Bitwarden non elimina automaticamente i duplicati durante l’importazione. Per questo:
- importo una sola volta;
- controllo un campione di siti importanti;
- verifico URL, username, note e caratteri speciali;
- cerco eventuali duplicati;
- provo login e sincronizzazione da almeno due client.
Solo dopo questi controlli disattivo l’offerta di salvataggio nel vecchio gestore, se voglio usare esclusivamente Vaultwarden.
Eliminare in sicurezza il CSV
Dopo la verifica elimino il CSV e svuoto il cestino. Controllo anche download recenti, copie temporanee e cartelle sincronizzate. Su supporti moderni con snapshot o sincronizzazione cloud, la semplice eliminazione può non cancellare immediatamente tutte le copie: per questo evito fin dall’inizio di creare duplicati del file.
Configurare estensioni browser e app mobili
Installo le app o le estensioni ufficiali Bitwarden. Prima del login apro le impostazioni dell’ambiente self-hosted e inserisco l’URL completo, incluso https://, come richiesto dalla guida Bitwarden per i client self-hosted, per esempio:
https://vault.example.com
Uso lo stesso endpoint in tutti i client, poi effettuo il login e una sincronizzazione manuale. Verifico che un elemento creato su un dispositivo compaia sull’altro.

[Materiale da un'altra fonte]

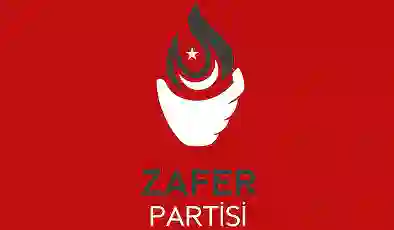 Zafer Partisi, DEM Parti’nin katılması nedeniyle Saraçhane mitinglerine katılmayacağını açıkladı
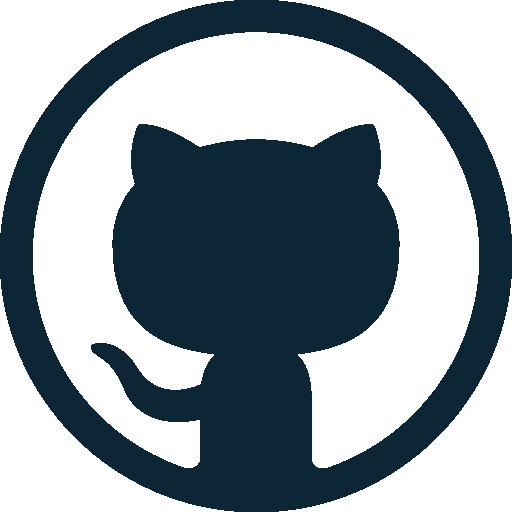 GitHub: Your Gateway to the Open Source Universe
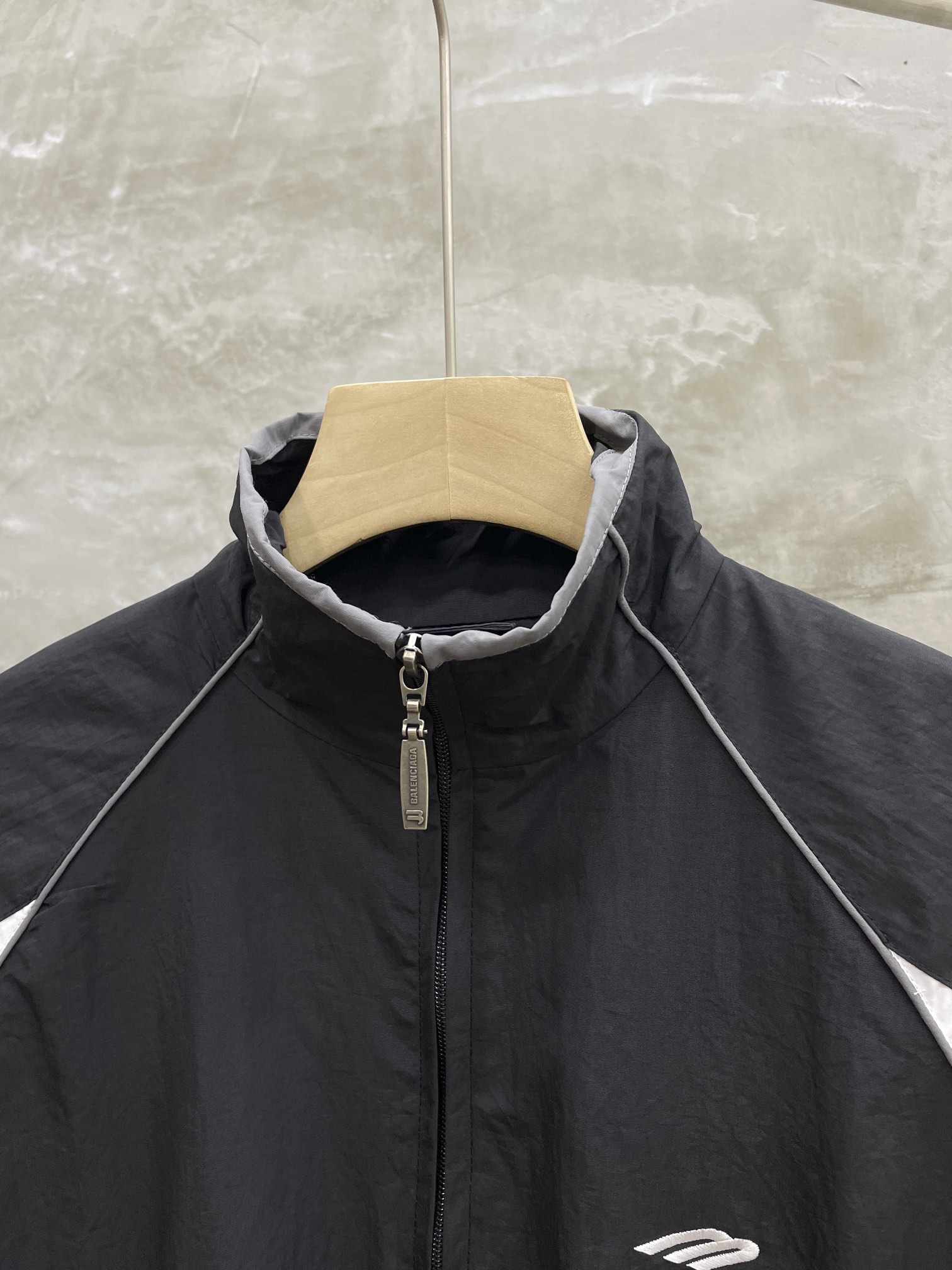 d82bdcbfd394fd241f23fd0b280c0ba5_1744214692_7352.jpg d82bdcbfd394fd241f23fd0b280c0ba5_1744214692_7352_1744214819_1744215259.jpg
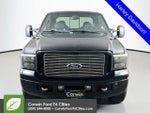 2005 F-350 Super Duty Thumbnail 3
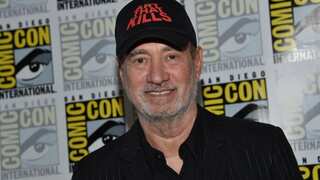 'Thrones' meets Olympics in 'Those About To Die,' says director Emmerich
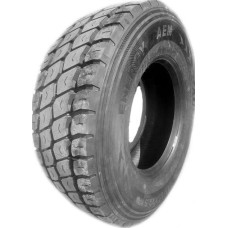 Aufine ENERGY AEM 385/65 R22,5 160K PR18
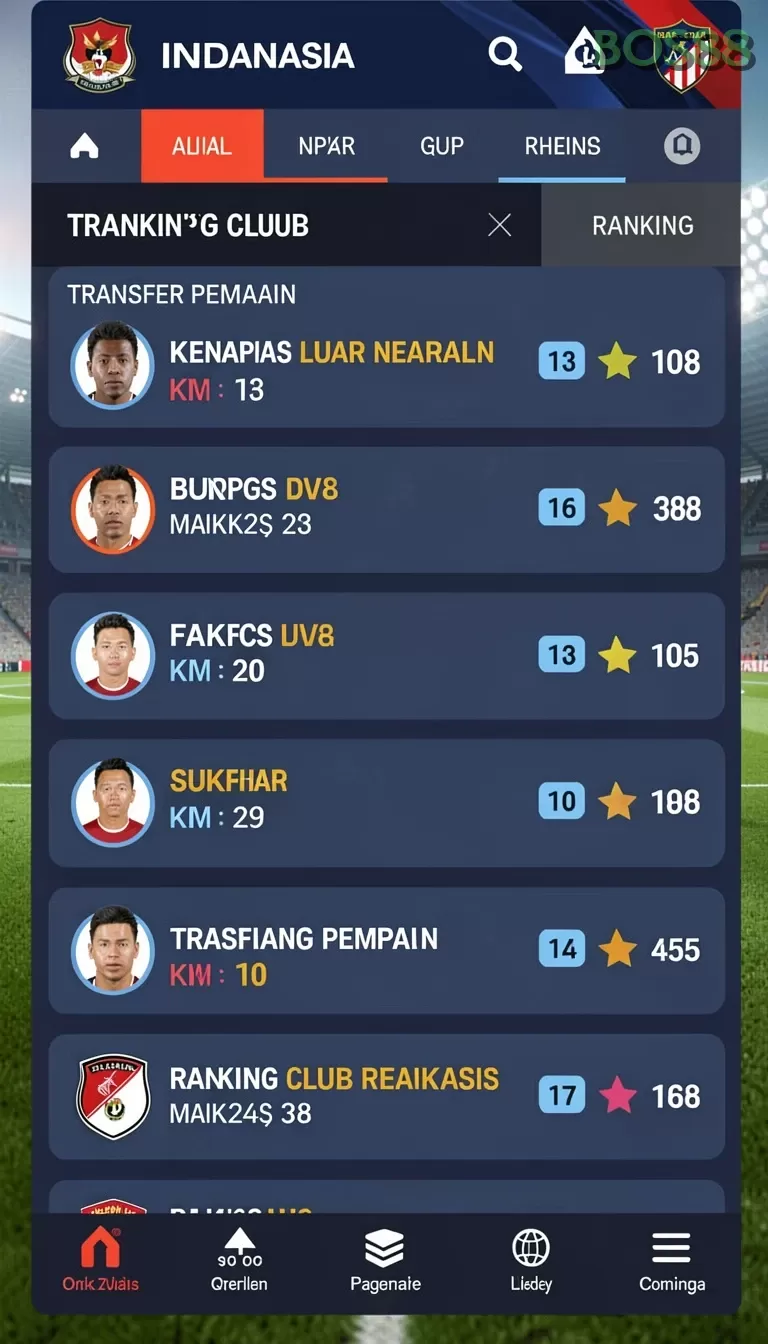 Screenshot warungjackpot nomor 2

Secondo la documentazione Bitwarden sull’uso offline, un’app già sbloccata può consultare il vault in sola lettura anche senza connessione. Offline non posso aggiungere o modificare elementi, allegati o Send, né importare dati: questa possibilità non sostituisce la disponibilità del server o il backup.
FAQ su Vaultwarden
Che cos’è Vaultwarden e in cosa differisce da Bitwarden?

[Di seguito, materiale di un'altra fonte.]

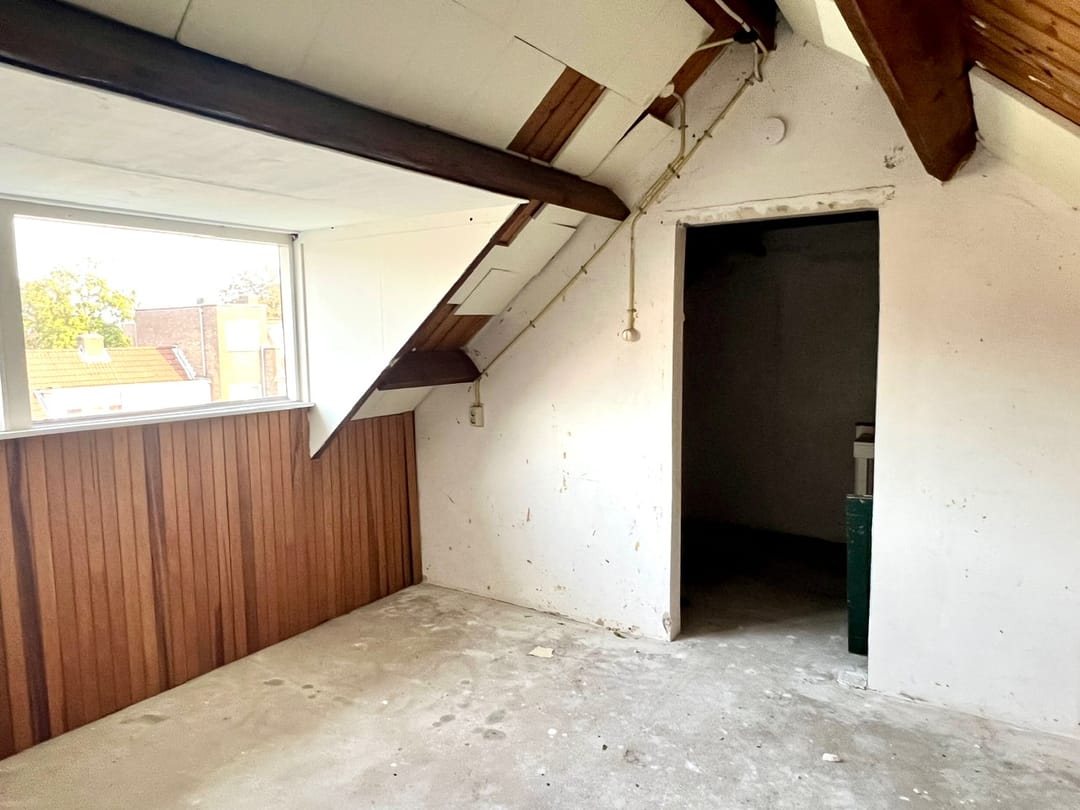 Foto 17 van Jan van der Heijdenstraat 199-C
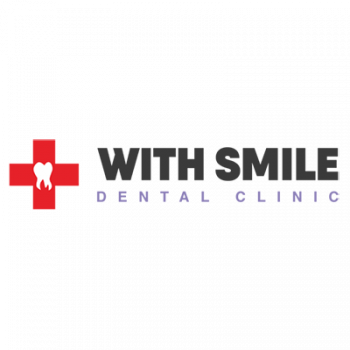 Gambar WSDC Group (With Smile Dental Clinic)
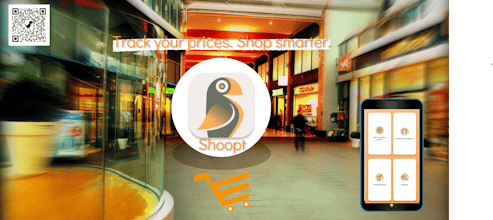 Shoopt gallery image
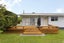 16 Fiona Place, Dinsdale, Hamilton - Carousel 13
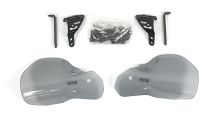  BMW R850R, R1100R, R1150R & Rockster Protectores para manos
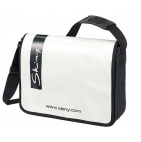   Somas, jostas - HF1805020v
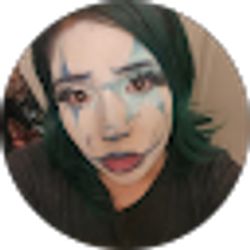 Profile photo of sofia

Vaultwarden è un server non ufficiale, leggero e compatibile con i client Bitwarden. Bitwarden Cloud e il server self-hosted ufficiale sono invece gestiti e sviluppati da Bitwarden.
Vaultwarden è sicuro?
Può essere configurato in modo robusto, ma non è automaticamente sicuro perché self-hosted. Sicurezza e affidabilità dipendono anche da TLS, password principale, 2FA, aggiornamenti, rete, backup e capacità di ripristino.

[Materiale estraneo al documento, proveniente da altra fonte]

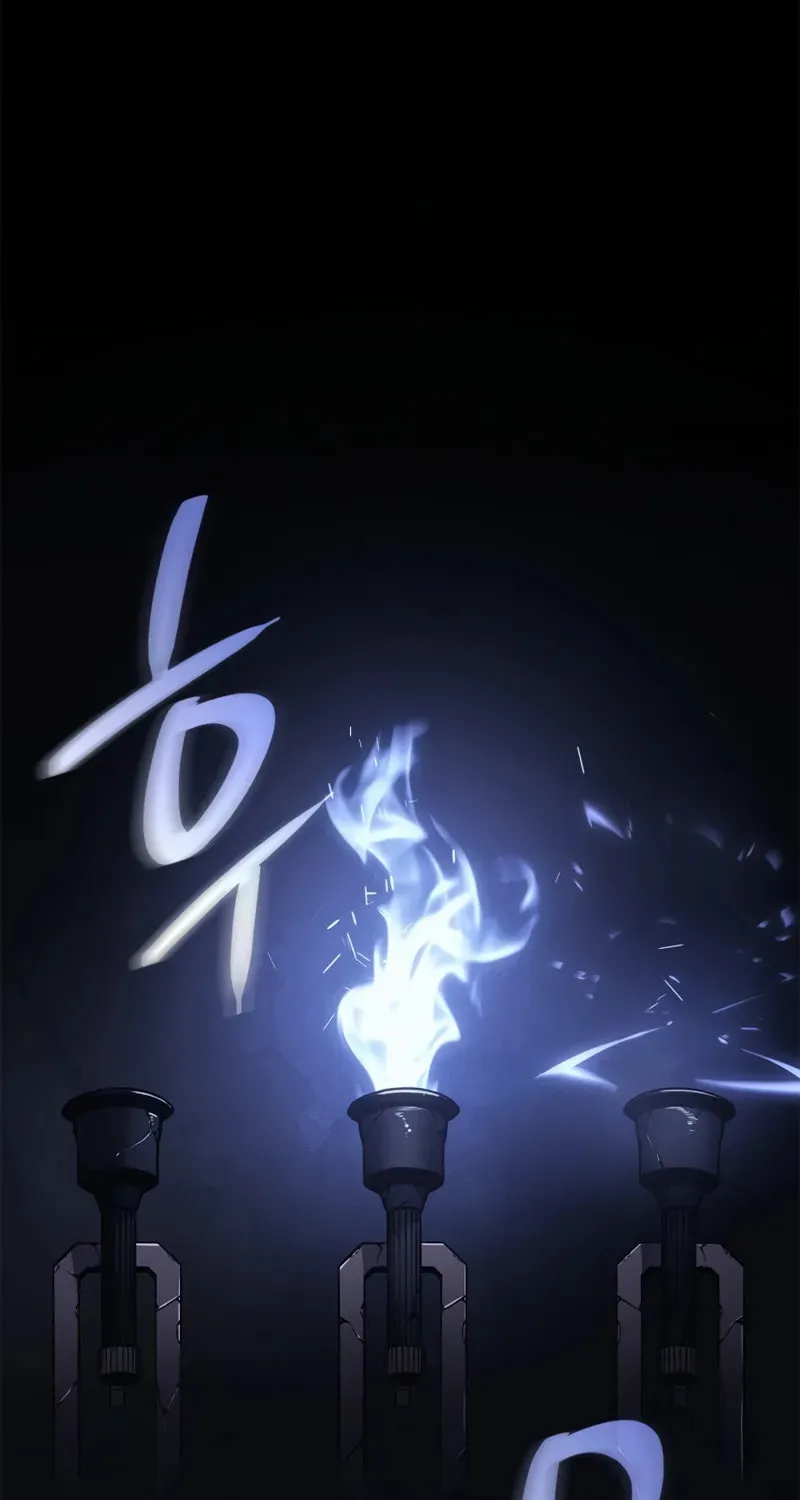 Read Solo Leveling: Ragnarok chapter 43 image 103 on Lezhin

È meglio usare una VPN o Nginx Proxy Manager?
La VPN riduce l’esposizione pubblica ma richiede un client connesso. Nginx Proxy Manager rende l’accesso più diretto tramite HTTPS, ma richiede maggiore attenzione a proxy, certificati, firewall e aggiornamenti.
Posso usare Vaultwarden senza esporlo su Internet?
Sì. Puoi renderlo raggiungibile soltanto tramite LAN o VPN. Per usare il web vault serve comunque un contesto HTTPS valido; un reverse proxy può terminare TLS anche su un dominio disponibile solo internamente.
Come disabilito le registrazioni dopo il primo account?
Imposta SIGNUPS_ALLOWED: 'false' nel file Compose e ricrea il container con docker compose up -d. Prima verifica che l’account iniziale esista e che tu riesca ad accedere.
Dove vengono salvati i dati di Vaultwarden?
Nel container vengono salvati sotto /data. In questa configurazione /data è montata sulla directory host /opt/vaultwarden/vw-data.
Come faccio il backup e verifico il ripristino?
Crea un backup SQLite coerente, copia anche allegati, Send e chiavi fuori dal server e prova periodicamente il ripristino su un’istanza isolata.
Posso importare le password da Chrome?
Sì. Esporta il CSV da Google Password Manager, importalo scegliendo il formato Chrome, controlla risultati e duplicati, quindi elimina tutte le copie del CSV.
Quali app ed estensioni posso usare?
Puoi usare le app mobili, desktop e le estensioni browser Bitwarden configurando l’URL del tuo server Vaultwarden.
Cosa succede se il server Vaultwarden non è raggiungibile?
Un’app già sbloccata può consultare offline il vault sincronizzato in sola lettura. Non posso aggiungere o modificare elementi finché il server non torna raggiungibile.
Conclusione: controllo e responsabilità
Vaultwarden mi offre un password manager self-hosted compatibile con browser e smartphone, inserito nella mia infrastruttura Docker e accessibile tramite VPN o HTTPS.
Il vantaggio reale non è una sicurezza “automatica”, ma la possibilità di decidere dove risiedono i dati e come viene raggiunto il servizio. In cambio devo mantenere aggiornamenti, accessi, backup e ripristino: è questo equilibrio, più del semplice deploy, a determinare se Vaultwarden è la scelta giusta.